Search code examples
pythonfilefile.readalllines

Python Re-ordering the lines in a dat file by string


Sorry if this is a repeat but I can't find it for now.

Basically I am opening and reading a dat file which contains a load of paths that I need to loop through to get certain information.

Each of the lines in the base.dat file contains m.somenumber. For example some lines in the file might be:

Volumes/hard_disc/u14_cut//u14m12.40_all.beta/beta8
Volumes/hard_disc/u14_cut/u14m12.50_all.beta/beta8
Volumes/hard_disc/u14_cut/u14m11.40_all.beta/beta8

I need to be able to re-write the dat file so that all the lines are re-ordered from the largest m.number to the smallest m.number. Then when I loop through PATH in database (shown in code) I am looping through in decreasing m.

Here is the relevant part of the code

base = open('base8.dat', 'r')
database= base.read().splitlines()
base.close()
counter=0
mu_list=np.array([])
delta_list=np.array([])
ofsset = 0.00136
beta=0


for PATH in database:
    if os.path.exists(str(PATH)+'/CHI/optimal_spectral_function_CHI.dat'):    

        n1_array = numpy.loadtxt(str(PATH)+'/AVERAGES/av-err.n.dat')
        n7_array= numpy.loadtxt(str(PATH)+'/AVERAGES/av-err.npx.dat')
        n1_mean = n1_array[0]
        delta=round(float(5.0+ofsset-(n1_array[0]*2.+4.*n7_array[0])),6)

        par = open(str(PATH)+"/params10", "r")

        for line in par:
            counter= counter+1
            if re.match("mu", line):
                mioMU= re.findall('\d+', line.translate(None, ';'))
                mioMU2=line.split()[2][:-1]
                mu=mioMU2
                print mu, delta, PATH

                mu_list=np.append(mu_list, mu)
                delta_list=np.append(delta_list,delta)

        optimal_counter=0

print delta_list, mu_list

I have checked the possible flagged repeat but I can't seem to get it to work for mine because my file doesn't technically contain strings and numbers.

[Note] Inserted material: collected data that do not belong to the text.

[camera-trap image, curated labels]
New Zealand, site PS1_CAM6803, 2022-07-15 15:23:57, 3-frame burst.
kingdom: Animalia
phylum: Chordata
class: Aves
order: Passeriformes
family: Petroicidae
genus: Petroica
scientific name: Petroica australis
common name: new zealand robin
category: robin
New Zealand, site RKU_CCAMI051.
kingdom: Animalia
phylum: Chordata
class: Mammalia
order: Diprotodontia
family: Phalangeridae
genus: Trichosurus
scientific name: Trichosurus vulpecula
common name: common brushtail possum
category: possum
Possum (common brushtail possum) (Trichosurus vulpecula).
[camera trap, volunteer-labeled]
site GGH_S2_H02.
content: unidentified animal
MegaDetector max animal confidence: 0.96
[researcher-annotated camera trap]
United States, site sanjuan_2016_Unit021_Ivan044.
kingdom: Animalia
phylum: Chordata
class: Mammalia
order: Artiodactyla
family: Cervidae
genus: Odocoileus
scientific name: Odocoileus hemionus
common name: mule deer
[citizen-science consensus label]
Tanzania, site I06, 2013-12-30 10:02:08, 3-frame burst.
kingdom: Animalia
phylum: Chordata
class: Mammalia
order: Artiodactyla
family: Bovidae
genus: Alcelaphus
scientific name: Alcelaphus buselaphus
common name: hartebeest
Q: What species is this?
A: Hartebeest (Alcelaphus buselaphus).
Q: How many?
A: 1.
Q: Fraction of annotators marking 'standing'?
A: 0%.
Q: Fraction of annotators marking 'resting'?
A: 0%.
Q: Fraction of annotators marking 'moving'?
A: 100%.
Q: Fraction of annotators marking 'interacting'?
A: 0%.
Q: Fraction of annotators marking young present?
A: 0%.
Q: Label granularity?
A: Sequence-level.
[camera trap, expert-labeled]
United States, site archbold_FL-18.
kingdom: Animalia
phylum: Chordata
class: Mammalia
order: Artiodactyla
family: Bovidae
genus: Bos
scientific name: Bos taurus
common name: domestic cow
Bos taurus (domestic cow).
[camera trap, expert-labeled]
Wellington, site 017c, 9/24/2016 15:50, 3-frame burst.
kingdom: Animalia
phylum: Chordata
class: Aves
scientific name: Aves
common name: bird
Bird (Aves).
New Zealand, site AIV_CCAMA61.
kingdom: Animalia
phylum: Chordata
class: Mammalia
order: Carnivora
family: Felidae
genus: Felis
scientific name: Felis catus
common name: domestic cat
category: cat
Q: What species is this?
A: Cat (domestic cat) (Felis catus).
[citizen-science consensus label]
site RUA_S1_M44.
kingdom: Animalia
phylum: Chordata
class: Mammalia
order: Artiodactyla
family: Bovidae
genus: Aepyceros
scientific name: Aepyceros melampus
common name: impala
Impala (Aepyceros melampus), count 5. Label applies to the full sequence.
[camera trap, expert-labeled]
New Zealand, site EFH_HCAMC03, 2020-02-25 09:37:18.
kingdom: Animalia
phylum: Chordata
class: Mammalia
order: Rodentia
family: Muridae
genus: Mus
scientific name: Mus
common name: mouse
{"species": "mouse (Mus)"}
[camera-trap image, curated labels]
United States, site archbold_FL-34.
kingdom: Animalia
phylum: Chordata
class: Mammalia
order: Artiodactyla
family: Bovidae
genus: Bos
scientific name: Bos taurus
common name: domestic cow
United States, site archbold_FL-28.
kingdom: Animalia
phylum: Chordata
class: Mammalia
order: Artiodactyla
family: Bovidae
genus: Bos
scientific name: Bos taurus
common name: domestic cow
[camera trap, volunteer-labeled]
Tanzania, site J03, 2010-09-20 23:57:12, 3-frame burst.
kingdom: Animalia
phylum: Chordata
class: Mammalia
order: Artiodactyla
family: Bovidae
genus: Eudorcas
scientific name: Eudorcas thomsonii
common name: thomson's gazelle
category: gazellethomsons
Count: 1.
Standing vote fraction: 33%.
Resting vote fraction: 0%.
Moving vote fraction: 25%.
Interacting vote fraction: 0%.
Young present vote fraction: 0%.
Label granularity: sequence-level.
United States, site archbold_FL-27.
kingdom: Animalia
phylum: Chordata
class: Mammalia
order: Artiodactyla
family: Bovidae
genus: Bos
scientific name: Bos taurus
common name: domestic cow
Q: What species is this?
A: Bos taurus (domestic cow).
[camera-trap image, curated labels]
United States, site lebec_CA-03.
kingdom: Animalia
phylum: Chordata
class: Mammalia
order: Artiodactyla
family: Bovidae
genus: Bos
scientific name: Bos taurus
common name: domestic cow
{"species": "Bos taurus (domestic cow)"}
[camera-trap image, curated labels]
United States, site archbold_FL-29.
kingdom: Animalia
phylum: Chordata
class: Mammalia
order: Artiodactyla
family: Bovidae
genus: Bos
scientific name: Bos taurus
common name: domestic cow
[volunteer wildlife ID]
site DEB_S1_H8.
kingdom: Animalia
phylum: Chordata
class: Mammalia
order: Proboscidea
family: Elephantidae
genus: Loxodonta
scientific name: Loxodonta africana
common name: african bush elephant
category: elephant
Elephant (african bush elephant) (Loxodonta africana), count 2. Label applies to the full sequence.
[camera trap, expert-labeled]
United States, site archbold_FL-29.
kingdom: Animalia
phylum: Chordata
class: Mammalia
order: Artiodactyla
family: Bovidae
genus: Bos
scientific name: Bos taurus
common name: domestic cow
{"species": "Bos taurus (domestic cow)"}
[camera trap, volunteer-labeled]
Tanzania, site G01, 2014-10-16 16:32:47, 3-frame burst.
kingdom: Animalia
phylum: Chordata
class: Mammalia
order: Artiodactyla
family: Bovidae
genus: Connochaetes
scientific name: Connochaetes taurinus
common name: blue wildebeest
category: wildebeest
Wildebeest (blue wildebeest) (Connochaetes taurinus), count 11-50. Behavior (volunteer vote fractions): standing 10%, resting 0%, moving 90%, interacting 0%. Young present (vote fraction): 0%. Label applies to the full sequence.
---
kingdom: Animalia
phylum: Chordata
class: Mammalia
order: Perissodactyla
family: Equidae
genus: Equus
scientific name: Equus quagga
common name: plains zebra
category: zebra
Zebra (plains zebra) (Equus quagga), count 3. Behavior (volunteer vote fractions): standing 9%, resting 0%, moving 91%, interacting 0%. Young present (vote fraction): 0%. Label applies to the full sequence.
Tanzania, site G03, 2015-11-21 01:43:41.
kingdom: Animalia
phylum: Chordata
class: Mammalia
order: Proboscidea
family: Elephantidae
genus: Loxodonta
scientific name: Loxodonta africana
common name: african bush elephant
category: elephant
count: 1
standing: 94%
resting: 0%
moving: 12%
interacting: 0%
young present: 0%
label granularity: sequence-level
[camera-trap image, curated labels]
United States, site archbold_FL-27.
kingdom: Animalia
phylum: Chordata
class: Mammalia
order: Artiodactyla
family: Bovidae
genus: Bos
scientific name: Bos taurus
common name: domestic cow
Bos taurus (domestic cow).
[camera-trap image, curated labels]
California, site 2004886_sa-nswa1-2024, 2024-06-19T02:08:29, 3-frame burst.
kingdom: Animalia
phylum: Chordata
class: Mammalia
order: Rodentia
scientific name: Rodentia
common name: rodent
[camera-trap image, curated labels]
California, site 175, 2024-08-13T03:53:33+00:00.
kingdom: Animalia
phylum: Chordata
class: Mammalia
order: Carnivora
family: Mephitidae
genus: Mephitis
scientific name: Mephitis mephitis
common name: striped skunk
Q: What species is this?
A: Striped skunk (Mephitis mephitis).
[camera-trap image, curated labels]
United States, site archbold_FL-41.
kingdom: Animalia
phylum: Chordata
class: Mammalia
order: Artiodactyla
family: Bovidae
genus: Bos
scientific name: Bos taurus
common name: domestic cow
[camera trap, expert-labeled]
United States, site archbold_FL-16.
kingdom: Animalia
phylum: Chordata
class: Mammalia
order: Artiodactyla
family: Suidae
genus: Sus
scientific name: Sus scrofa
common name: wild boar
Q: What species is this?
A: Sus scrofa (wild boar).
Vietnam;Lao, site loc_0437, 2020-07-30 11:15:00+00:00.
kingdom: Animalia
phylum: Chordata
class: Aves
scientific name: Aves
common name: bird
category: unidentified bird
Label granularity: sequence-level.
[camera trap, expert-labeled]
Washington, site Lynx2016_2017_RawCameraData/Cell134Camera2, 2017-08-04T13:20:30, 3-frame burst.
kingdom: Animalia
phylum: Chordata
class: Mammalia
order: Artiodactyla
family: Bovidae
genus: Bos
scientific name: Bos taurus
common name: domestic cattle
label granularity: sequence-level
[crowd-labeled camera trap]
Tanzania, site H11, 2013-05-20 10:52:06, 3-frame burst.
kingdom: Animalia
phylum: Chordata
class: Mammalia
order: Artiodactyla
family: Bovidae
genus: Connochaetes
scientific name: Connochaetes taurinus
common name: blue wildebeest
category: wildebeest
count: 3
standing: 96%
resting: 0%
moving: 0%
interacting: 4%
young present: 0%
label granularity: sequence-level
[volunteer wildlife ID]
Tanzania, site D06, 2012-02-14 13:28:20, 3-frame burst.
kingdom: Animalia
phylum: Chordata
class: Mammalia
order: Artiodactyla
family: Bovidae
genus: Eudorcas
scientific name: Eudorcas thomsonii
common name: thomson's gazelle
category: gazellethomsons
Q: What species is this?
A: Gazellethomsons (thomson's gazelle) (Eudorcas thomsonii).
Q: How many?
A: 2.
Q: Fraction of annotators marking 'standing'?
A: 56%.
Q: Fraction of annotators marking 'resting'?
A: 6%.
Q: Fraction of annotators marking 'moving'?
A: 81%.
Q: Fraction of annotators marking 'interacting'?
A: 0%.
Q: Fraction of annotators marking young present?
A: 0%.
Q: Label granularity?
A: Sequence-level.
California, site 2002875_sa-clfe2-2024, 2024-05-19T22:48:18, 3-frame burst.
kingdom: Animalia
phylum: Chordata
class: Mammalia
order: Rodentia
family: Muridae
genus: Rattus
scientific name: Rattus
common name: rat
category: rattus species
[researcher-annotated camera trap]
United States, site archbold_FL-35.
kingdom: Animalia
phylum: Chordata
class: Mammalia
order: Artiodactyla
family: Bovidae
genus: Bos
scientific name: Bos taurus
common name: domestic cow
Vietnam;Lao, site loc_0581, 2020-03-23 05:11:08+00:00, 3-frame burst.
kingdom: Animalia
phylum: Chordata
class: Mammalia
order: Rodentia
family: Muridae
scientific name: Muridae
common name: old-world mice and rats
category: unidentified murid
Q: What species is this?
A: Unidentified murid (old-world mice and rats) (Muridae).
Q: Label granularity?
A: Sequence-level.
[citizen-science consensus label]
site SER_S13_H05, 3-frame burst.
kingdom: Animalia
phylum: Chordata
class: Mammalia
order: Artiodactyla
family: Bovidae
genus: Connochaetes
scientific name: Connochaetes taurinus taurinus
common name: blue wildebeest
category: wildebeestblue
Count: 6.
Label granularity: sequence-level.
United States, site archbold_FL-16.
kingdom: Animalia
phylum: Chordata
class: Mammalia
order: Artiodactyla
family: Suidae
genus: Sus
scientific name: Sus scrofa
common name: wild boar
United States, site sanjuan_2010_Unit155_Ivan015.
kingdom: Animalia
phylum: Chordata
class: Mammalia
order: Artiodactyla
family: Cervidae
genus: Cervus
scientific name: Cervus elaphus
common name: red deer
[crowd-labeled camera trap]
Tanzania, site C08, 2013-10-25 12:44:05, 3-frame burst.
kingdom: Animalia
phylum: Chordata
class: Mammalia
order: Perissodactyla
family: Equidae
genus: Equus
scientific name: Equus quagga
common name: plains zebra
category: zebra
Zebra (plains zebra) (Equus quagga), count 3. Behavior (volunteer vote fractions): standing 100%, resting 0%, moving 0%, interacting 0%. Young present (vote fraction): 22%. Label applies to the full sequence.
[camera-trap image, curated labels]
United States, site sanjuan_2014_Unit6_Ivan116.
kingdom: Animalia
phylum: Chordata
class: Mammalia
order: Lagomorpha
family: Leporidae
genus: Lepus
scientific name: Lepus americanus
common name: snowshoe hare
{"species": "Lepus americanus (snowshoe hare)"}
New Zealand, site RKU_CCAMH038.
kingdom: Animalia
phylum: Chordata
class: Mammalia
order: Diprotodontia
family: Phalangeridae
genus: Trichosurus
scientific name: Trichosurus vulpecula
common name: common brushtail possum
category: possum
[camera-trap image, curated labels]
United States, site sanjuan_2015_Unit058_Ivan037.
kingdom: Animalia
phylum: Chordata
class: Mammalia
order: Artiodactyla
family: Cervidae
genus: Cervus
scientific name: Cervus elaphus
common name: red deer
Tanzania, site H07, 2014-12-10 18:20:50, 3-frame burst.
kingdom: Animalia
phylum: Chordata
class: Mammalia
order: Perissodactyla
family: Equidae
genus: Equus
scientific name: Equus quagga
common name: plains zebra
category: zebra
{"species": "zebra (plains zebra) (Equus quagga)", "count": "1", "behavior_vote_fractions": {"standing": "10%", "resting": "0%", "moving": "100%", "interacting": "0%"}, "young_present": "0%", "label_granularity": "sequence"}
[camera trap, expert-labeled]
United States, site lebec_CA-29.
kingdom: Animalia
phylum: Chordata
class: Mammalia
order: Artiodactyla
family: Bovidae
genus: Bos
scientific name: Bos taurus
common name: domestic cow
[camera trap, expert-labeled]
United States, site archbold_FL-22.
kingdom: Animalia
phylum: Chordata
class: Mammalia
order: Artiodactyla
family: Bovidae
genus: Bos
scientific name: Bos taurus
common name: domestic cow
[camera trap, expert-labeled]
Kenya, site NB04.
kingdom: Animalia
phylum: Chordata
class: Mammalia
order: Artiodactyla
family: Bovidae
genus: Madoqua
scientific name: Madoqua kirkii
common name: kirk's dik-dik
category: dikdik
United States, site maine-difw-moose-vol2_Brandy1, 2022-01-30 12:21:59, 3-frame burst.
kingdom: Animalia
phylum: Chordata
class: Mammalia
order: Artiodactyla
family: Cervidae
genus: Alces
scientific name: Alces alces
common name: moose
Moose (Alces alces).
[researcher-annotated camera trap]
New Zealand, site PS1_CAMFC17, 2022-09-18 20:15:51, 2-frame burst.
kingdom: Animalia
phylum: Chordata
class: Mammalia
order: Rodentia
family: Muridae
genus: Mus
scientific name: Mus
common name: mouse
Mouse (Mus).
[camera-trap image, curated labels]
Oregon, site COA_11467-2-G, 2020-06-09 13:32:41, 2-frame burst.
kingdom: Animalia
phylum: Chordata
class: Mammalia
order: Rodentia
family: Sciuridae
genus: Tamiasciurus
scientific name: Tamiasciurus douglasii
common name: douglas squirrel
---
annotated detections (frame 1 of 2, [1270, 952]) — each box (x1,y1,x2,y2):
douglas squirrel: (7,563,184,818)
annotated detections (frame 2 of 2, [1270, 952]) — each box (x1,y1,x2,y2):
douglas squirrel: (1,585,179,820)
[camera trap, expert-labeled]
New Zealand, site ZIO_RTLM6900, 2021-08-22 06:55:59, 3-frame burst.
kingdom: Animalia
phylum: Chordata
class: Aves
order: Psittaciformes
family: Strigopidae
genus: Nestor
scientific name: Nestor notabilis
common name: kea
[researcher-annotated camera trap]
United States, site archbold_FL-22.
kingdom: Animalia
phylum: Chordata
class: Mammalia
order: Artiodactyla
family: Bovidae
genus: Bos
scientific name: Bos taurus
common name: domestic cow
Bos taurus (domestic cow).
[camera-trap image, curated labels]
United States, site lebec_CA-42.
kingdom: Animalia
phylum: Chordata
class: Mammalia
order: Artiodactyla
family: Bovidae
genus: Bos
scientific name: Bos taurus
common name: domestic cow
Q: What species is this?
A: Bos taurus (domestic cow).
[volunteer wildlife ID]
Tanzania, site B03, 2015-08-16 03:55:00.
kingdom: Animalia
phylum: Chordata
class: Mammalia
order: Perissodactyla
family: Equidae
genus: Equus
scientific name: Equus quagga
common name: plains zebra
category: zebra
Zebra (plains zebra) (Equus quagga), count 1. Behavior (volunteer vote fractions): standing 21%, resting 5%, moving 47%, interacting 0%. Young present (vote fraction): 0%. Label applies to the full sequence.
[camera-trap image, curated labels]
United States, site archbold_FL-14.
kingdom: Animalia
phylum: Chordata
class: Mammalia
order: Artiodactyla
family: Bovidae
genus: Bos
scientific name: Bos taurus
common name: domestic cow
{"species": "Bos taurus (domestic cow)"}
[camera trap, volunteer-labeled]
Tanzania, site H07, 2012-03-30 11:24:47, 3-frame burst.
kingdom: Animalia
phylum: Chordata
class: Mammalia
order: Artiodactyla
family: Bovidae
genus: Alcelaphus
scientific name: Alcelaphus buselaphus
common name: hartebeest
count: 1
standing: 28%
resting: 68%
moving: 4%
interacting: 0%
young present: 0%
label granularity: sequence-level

The 'number' I need to sort by is contained in the string as a whole:

Volumes/data_disc/u14_cut/from_met/u14m11.40_all.beta/beta16

and I need to sort the entire line by just the m(somenumber) part


Solution

  • Assuming that the number part of your line has the form of a float you can use a regular expression to match that part and convert it from string to float.

    After that you can use this information in order to sort all the lines read from your file. I added a invalid line in order to show how invalid data is handled.

    As a quick example I would suggest something like this:

    import re
    
    # TODO: Read file and get list of lines
    
    l = ['Volumes/hard_disc/u14_cut/u14**m12.40**_all.beta/beta8',
        'Volumes/hard_disc/u14_cut/u14**m12.50**_all.beta/beta8',
        'Volumes/hard_disc/u14_cut/u14**m11.40**_all.beta/beta8',
        'Volumes/hard_disc/u14_cut/u14**mm11.40**_all.beta/beta8']
    
    regex = r'^.+\*{2}m{1}(?P<criterion>[0-9\.]*)\*{2}.+$'
    p = re.compile(regex)
    
    criterion_list = []
    
    for s in l:
        m = p.match(s)
        if m:
            crit = m.group('criterion')
            try:
                crit = float(crit)
            except Exception as e:
                crit = 0
        else:
            crit = 0
        criterion_list.append(crit)
    
    
    tuples_list = list(zip(criterion_list, l))
    output = [element[1] for element in sorted(tuples_list, key=lambda t: t[0])]
    print(output)
    
    # TODO: Write output to new file or overwrite existing one.
    

    Giving:

    ['Volumes/hard_disc/u14_cut/u14**mm11.40**_all.beta/beta8', 'Volumes/hard_disc/u14_cut/u14**m11.40**_all.beta/beta8', 'Volumes/hard_disc/u14_cut/u14**m12.40**_all.beta/beta8', 'Volumes/hard_disc/u14_cut/u14**m12.50**_all.beta/beta8']
    

    This snippets starts after all lines are read from the file and stored into a list (list called l here). The regex group criterion catches the float part contained in **m12.50** as you can see on regex101. So iterating through all the lines gives you a new list containing all matching groups as floats. If the regex does not match on a given string or casting the group to a float fails, crit is set to zero in order to have those invalid lines at the very beginning of the sorted list later.

    After that zip() is used to get a list of tules containing the extracted floats and the according string. Now you can sort this list of tuples based on the tuple's first element and write the according string to a new list output.